◆ PAGE EXTRACT ◆
■ ■ ■ ■ ■

A KILDARE man has been jailed for 10 years by Mr Justice Paul Carney at the Central Criminal Court for raping his two younger sisters more than 40 years ago, which left one of the women suicidal.
The man (62) pleaded guilty to five sample charges of raping the older sister and seven charges of raping the other woman at their family home on dates between June 1963 and January 1969.
He has one previous conviction from England for indecent assault in October 1965 for which he received a £25 fine.
Imposing a 10-year-sentence, Mr Justice Carney said he would not be ordering post-release supervision, taking into account the man’s age on his release and the lack of Garda attention in the last 40 years.
Garda Aisling Currams told Paul McDermott SC, prosecuting, that the older sister was 14 years old when her brother started to rape her regularly in the yard of the family home, on a nearby bog when they were footing turf during the summer or in a wooded area close to the house.
The abuse stopped when she was 17 after she moved out of the family home.
He then started to rape the younger sister, who was then aged 12. That continued for 2½ years when her mother forced her to leave the home after learning of her brother’s behaviour.

■ ■ ■ ■ ■

◆ CHALLENGE 1 ◆
In the court report, how many years in prison did Mr Justice Paul Carney give the man?
◆ CHALLENGE 2 ◆
Carry on the court report after its final sentence.
The data after the court report isn't needed for anything here.

◆ DATASET EXTRACT ◆
■ ■ ■ ■ ■

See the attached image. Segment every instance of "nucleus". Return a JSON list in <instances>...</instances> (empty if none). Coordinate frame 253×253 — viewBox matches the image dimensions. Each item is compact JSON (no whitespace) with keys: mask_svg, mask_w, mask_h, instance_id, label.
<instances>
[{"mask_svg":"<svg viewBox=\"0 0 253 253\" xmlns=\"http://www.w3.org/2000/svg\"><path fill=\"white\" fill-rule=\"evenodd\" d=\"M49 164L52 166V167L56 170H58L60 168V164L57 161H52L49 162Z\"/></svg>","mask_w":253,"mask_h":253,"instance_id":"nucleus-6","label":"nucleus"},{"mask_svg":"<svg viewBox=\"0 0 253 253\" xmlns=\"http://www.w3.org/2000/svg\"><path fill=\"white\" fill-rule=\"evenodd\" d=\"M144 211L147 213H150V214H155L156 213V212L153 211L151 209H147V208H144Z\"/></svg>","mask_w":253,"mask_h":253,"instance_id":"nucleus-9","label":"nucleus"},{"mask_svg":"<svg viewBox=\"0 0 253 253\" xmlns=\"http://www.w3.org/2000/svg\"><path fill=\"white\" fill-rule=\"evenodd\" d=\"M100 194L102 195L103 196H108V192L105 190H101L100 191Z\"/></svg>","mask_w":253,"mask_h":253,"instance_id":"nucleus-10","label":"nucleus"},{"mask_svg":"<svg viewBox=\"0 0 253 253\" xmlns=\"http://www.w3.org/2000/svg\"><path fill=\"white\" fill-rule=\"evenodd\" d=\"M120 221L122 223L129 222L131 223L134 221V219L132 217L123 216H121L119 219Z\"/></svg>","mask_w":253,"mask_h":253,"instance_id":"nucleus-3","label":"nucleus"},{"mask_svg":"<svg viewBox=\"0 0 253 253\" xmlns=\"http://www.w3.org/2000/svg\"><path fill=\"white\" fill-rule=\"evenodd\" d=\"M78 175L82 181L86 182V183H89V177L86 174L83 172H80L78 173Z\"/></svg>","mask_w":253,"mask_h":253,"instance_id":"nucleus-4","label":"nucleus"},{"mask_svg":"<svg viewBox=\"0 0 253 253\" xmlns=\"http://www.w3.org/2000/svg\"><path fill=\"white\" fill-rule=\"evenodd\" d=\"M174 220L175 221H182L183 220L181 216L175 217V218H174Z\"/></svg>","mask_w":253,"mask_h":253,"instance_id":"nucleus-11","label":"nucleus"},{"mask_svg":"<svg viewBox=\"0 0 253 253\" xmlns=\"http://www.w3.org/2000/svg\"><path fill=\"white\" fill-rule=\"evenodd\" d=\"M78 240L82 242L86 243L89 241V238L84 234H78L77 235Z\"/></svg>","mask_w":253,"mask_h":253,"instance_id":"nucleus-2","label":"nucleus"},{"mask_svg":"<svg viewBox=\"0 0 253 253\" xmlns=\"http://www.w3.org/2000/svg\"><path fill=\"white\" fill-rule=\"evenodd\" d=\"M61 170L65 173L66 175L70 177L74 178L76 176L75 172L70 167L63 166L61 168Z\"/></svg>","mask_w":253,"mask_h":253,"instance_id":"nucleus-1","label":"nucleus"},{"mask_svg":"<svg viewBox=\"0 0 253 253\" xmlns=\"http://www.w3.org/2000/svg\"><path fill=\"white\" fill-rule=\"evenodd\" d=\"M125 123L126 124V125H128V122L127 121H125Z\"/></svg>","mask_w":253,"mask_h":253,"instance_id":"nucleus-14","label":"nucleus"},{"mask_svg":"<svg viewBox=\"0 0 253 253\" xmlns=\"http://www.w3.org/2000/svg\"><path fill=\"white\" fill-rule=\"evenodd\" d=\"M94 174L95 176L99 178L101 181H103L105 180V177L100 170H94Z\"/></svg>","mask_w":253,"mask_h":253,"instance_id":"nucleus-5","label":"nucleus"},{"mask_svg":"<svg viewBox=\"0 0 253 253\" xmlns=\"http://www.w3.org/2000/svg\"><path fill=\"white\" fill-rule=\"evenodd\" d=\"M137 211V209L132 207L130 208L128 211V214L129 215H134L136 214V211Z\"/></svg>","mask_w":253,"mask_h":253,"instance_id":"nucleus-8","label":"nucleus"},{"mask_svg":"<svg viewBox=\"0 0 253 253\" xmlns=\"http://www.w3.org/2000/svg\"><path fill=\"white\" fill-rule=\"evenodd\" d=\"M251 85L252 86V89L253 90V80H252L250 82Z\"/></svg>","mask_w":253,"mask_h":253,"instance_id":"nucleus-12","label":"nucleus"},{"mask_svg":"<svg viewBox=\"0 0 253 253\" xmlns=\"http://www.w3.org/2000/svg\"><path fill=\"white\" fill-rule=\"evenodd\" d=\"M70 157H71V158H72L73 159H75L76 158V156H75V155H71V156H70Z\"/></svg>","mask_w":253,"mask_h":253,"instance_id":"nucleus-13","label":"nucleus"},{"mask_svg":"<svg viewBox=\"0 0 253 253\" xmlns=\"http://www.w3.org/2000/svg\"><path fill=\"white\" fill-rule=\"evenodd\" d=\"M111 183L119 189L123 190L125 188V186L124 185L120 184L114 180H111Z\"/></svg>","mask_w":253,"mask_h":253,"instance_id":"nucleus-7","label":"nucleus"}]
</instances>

■ ■ ■ ■ ■

◆ RESULT 1 ◆
10 years.

◆ RESULT 2 ◆
She was also raped regularly in the yard of the family home and in a field at the back of the house.
Mr McDermott read from a victim impact report from the older sister, who is now aged 60, which stated that she had tried to kill herself on numerous occasions by overdosing on pills or gassing herself. She said she had to take both anti-depressants and sleeping tablets to “just get through the day”.
“I have been sentenced to a life of torment and shame until the day I die, when I will have some relief,” the woman said in her statement.
“My brother has tarnished everything I had to live for and has left me like a burnt stick.”
The younger sister, now aged 56, who said she could only sleep for an hour a day because she was still “haunted by nightmares”, said she often blamed herself and wondered if she could have stopped the abuse.
“My brother walks around with his head held high while I keep my head down in shame because of the abuse I suffered,” she said in her statement.
Both women told gardaí in their victim impact statements that they had been left with no education because their brother made them stay off school so he could abuse them and that he had destroyed their childhood and their chance of a normal upbringing.
They also both spoke of never having enjoyed a normal sex life with their husbands and both being overprotective of their children.
The older sister stated that she felt guilty when she left home because she knew that she had left her sister to suffer abuse at the hands of their brother.
Garda Currams said that the women first reported the abuse to gardaí in November 2005 after their brother moved into the same estate as the older sister and she became concerned for the safety of her children and grandchildren.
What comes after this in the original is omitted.